◆ **Document**
====================

Methods of improving the efficiency of a a python-loop computation

Question

I would like to speed up the following code related to spherical modes. It is a simplification of my actual code (I didn't want to oversimplify it because it can lead to solutions that are not valid for my actual problem):

import numpy as np
import time
import math

def function_call(npp,nmax):
    matrix_a = np.random.rand(npp)
    matrix_b = np.random.rand(npp)
    a=np.random.rand()
    F = np.zeros((2*npp, 2*nmax*(nmax+2)),dtype=np.complex_) 
    npa=np.arange(npp)
    for n in range(1,nmax+1,1):
        a_n = np.sqrt(1 / (2 * np.pi * n * (n + 1)))
        for m in range(-n,n+1,1):        
            b_m = (-1)**((np.abs(m) + m) / 2)
            p_mn = int(1 / 2 * (np.abs(m) + n + 1 / 2 * (1 - (-1)**(np.abs(m) + n))))
            alpha_mn = np.sqrt(((2 * n + 1) / 2) * math.factorial(n - np.abs(m)) / math.factorial(n + np.abs(m)))

====================

◆ **Collected material**

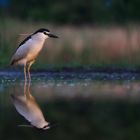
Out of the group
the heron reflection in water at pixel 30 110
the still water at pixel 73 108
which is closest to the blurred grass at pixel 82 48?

====================

◆ **Requests**
1 – Could you retype everything in the Python loop question from "import numpy as" down to "F = np.zeros((2*npp, 2*nmax*(nmax+2)),dtype=np.complex_)"?
2 – What is a two-sentence summary of the Python loop question?

◆ **The solutions**
1 –
import numpy as np
import time
import math

def function_call(npp,nmax):
    matrix_a = np.random.rand(npp)
    matrix_b = np.random.rand(npp)
    a=np.random.rand()
    F = np.zeros((2*npp, 2*nmax*(nmax+2)),dtype=np.complex_)

2 – The asker wants to speed up some Python code related to spherical modes. The code shown is a simplified version of the real code, but it is not oversimplified, since that could lead to solutions that would not work for the actual problem.